• [To be done]:
Revise each of the records below by changing "available choices" to "listed options" and keeping every other line the same. Leave out the pictures.

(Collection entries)
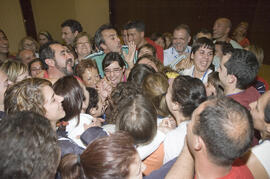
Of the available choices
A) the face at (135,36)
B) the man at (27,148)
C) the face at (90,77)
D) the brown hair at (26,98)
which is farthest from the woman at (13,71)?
the face at (135,36)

• [Complete output]:
Of the listed options
A) the face at (135,36)
B) the man at (27,148)
C) the face at (90,77)
D) the brown hair at (26,98)
which is farthest from the woman at (13,71)?
the face at (135,36)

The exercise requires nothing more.